Update the rows from the start through the line containing "3. the colorful box on shelf at [70,89]", replacing "camera" with "lens" and leaving everything else unchanged. Give only those rows, without the pictures.
____________________
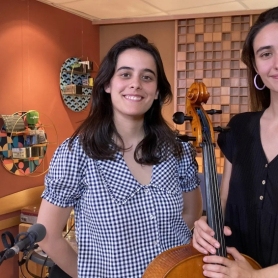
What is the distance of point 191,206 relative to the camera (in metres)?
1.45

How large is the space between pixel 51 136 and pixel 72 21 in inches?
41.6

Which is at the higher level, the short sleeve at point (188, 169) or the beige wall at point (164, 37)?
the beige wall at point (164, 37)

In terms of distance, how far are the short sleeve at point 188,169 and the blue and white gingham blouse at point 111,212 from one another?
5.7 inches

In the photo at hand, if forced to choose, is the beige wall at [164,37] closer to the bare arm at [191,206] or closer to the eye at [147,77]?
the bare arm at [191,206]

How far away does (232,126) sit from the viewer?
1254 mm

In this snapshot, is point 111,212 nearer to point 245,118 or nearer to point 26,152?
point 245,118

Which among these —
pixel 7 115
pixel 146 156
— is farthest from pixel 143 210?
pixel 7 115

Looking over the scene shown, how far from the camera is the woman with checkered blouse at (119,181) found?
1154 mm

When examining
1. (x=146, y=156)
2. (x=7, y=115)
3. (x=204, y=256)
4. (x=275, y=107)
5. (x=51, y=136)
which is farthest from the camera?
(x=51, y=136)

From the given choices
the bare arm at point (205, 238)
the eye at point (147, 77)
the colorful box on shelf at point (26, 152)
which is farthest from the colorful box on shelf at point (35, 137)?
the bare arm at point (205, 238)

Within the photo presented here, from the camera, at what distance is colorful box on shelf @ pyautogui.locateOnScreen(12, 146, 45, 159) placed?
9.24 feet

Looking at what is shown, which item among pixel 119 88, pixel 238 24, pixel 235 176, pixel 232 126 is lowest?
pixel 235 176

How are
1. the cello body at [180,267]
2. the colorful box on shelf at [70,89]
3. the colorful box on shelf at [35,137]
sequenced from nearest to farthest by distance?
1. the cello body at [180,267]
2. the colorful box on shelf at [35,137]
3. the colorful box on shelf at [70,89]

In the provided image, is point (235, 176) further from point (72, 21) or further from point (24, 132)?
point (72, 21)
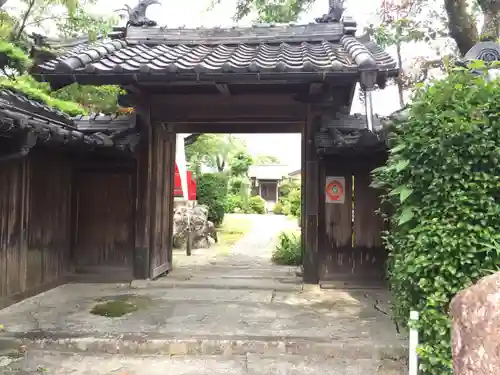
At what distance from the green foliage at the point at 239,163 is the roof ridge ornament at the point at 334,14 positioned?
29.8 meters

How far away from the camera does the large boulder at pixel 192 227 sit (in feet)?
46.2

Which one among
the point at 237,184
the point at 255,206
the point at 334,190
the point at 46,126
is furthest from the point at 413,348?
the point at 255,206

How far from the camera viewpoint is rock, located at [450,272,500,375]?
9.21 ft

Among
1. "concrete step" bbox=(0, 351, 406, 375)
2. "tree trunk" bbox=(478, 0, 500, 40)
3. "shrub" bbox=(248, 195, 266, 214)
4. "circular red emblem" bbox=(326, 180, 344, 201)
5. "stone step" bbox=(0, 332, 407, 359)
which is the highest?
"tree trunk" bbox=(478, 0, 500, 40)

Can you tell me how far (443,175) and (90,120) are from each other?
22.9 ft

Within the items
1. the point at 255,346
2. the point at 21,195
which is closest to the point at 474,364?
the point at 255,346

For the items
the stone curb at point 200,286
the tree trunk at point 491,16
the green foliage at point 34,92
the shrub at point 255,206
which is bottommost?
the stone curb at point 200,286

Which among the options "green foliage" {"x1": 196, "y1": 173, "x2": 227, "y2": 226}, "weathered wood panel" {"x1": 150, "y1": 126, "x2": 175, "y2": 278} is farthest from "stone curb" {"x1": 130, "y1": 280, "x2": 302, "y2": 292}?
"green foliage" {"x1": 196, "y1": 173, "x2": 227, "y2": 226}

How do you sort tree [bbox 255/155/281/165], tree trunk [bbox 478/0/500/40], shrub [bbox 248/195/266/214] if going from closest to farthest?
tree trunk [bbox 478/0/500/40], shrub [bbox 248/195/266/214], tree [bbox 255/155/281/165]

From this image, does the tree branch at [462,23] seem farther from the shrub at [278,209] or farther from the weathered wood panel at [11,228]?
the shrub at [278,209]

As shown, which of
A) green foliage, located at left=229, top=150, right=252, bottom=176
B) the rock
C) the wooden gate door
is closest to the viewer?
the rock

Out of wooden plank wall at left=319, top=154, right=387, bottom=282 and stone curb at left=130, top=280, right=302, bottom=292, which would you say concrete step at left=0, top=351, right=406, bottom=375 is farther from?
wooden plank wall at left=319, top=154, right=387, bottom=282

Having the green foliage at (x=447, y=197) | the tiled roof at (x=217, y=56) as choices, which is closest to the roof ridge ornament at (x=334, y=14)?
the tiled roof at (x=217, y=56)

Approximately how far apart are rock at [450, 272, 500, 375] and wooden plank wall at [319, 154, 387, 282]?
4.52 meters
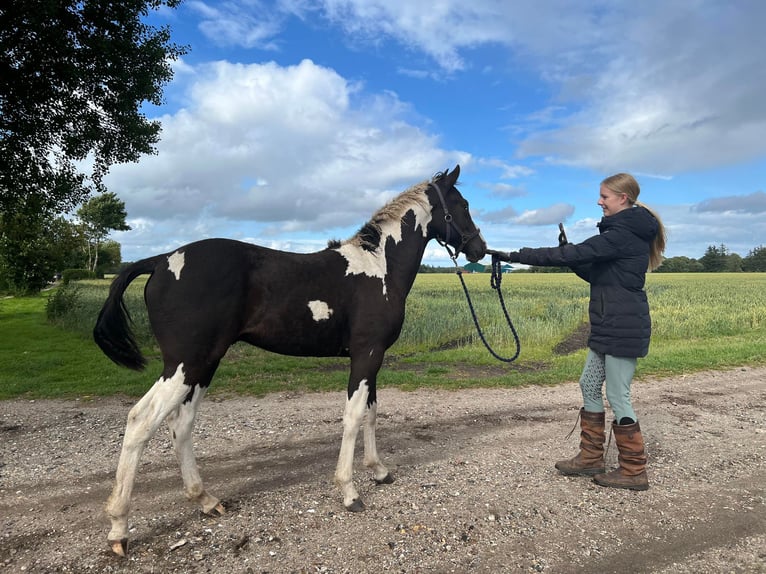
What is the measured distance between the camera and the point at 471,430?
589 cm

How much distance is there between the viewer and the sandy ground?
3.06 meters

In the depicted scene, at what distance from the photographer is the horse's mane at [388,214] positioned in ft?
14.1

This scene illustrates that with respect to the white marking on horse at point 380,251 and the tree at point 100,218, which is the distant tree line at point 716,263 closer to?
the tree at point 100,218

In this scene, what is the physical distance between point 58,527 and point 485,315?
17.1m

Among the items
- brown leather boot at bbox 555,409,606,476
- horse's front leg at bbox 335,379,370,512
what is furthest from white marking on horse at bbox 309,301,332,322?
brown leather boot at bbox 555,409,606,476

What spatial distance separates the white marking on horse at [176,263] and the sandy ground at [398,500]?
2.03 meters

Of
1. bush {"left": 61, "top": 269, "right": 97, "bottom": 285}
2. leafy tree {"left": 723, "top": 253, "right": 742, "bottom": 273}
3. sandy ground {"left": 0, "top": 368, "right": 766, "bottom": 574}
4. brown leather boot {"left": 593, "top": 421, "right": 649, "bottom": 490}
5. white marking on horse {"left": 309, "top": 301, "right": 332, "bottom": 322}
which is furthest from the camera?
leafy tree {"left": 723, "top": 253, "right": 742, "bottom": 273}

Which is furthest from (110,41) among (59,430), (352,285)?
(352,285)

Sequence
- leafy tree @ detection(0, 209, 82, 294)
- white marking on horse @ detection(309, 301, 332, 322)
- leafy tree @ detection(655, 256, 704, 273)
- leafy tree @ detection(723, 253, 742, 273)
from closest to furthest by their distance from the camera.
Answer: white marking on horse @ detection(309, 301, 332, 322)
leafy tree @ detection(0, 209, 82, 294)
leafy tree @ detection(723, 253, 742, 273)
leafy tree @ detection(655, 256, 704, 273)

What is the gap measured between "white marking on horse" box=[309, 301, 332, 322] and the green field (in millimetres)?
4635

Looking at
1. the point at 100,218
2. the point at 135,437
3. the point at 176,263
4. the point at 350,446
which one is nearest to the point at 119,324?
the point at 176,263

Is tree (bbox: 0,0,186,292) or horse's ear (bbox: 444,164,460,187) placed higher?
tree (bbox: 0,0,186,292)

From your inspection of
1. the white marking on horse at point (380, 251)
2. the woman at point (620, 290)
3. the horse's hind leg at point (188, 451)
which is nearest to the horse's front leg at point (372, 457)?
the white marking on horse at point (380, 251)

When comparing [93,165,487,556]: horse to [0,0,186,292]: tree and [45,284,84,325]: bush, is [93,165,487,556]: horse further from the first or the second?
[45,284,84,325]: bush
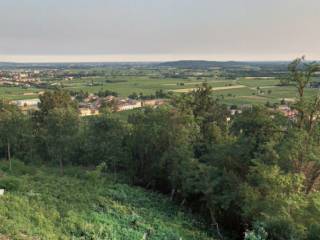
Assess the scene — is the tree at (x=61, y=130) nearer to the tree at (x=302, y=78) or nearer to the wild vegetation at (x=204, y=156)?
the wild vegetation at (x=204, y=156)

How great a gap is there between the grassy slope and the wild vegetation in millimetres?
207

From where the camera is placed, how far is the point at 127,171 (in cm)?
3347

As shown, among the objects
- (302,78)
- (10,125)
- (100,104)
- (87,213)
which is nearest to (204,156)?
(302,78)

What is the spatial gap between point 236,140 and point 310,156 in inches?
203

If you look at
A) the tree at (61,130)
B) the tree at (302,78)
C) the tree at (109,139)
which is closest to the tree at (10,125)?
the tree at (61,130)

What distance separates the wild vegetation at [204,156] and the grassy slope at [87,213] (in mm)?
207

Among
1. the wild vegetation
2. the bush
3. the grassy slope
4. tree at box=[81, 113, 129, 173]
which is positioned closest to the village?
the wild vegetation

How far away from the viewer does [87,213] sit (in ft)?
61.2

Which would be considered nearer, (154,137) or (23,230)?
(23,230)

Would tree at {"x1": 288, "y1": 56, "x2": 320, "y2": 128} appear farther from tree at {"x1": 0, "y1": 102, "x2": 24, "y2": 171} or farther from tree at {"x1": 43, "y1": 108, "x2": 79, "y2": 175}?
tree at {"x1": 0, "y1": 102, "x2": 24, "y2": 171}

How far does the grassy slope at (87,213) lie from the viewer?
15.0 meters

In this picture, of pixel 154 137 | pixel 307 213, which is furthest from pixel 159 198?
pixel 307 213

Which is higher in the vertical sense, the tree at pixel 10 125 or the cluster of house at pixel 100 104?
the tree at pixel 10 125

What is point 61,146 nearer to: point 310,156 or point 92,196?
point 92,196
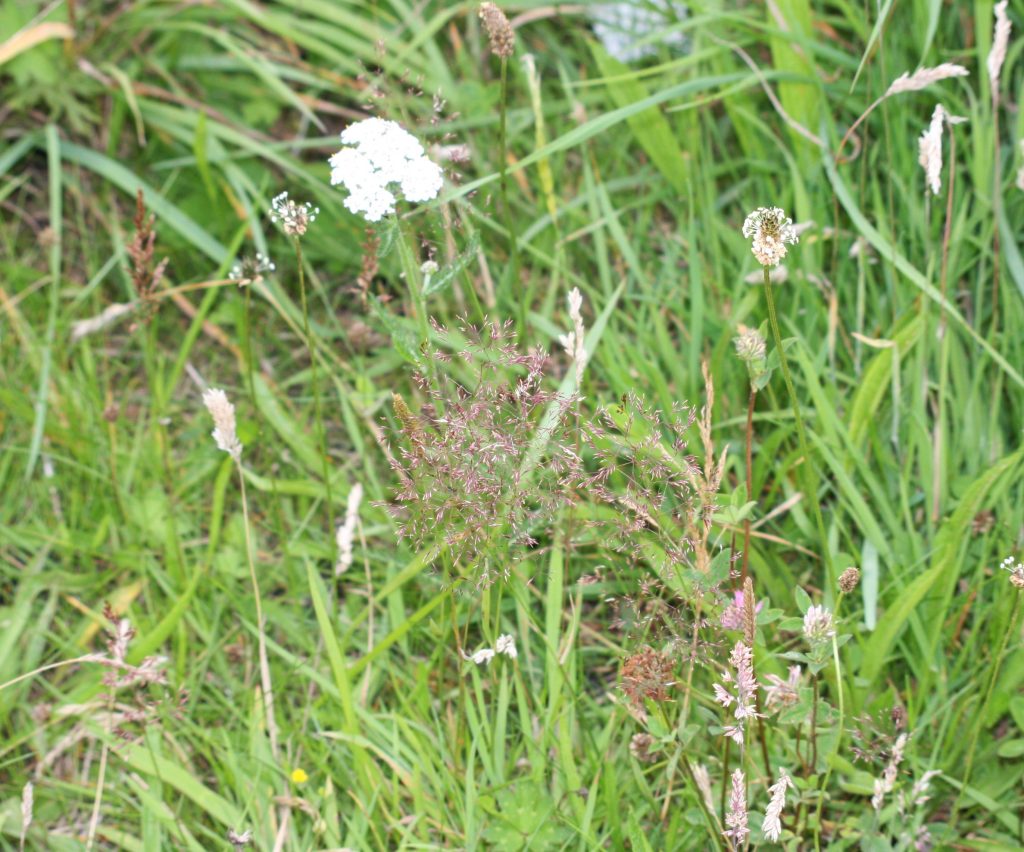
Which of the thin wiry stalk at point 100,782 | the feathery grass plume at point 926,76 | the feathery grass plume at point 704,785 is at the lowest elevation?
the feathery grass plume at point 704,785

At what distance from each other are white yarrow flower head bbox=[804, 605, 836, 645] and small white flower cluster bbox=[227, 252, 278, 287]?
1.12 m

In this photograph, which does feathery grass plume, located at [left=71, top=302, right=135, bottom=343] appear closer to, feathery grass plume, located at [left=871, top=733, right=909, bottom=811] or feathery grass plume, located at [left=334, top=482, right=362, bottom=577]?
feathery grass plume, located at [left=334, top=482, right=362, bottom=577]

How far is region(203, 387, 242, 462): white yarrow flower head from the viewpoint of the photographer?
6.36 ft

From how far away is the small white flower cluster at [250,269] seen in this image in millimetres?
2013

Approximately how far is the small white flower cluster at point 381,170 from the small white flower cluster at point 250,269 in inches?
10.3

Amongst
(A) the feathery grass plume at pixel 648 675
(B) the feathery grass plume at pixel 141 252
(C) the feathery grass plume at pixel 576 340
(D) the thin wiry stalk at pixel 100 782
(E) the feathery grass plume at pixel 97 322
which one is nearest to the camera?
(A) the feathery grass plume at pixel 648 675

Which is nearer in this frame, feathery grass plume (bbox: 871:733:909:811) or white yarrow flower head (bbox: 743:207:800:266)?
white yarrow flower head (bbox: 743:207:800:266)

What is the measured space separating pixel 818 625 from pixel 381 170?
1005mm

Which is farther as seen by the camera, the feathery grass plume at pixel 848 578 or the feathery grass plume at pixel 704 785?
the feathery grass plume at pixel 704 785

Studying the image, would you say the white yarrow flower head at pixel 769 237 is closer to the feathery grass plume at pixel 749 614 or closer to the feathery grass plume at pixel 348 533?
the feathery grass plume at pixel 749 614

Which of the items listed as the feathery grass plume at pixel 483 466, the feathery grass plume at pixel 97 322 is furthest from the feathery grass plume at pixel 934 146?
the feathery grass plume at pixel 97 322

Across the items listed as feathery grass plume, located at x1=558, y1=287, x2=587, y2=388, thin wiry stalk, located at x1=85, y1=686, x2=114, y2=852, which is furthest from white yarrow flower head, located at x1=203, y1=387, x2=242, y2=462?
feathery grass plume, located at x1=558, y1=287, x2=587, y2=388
____________________
- Complete response:
What is the distance of point 191,206 relative to the lens (in metres)?
1.45

How large is the space between pixel 51 136 and pixel 72 21 in inches?
41.6

Which is at the higher level, the short sleeve at point (188, 169) or the beige wall at point (164, 37)?
the beige wall at point (164, 37)

In terms of distance, how far are the short sleeve at point 188,169 and the blue and white gingham blouse at point 111,212 from one another?
5.7 inches

In the photo at hand, if forced to choose, is the beige wall at [164,37] closer to the bare arm at [191,206] or closer to the eye at [147,77]?
the bare arm at [191,206]

How far away does (232,126) sit from the viewer?
1254 mm

In this snapshot, is point 111,212 nearer to point 245,118 or nearer to point 26,152?
point 245,118

Which among these —
pixel 7 115
pixel 146 156
— is farthest from pixel 143 210?
pixel 7 115

Looking over the scene shown, how far from the lens is the woman with checkered blouse at (119,181) found?
1154 mm

When examining
1. (x=146, y=156)
2. (x=7, y=115)
3. (x=204, y=256)
4. (x=275, y=107)
5. (x=51, y=136)
which is farthest from the lens?
(x=51, y=136)

From the given choices
the bare arm at point (205, 238)
the eye at point (147, 77)
the colorful box on shelf at point (26, 152)
which is farthest from the colorful box on shelf at point (35, 137)?
the bare arm at point (205, 238)

Within the photo presented here, from the lens, at what distance is colorful box on shelf @ pyautogui.locateOnScreen(12, 146, 45, 159) placed?
9.24 feet

Looking at what is shown, which item among pixel 119 88, pixel 238 24, pixel 235 176, pixel 232 126 is lowest?
pixel 235 176

How are
1. the cello body at [180,267]
2. the colorful box on shelf at [70,89]
3. the colorful box on shelf at [35,137]
sequenced from nearest to farthest by distance?
1. the cello body at [180,267]
2. the colorful box on shelf at [35,137]
3. the colorful box on shelf at [70,89]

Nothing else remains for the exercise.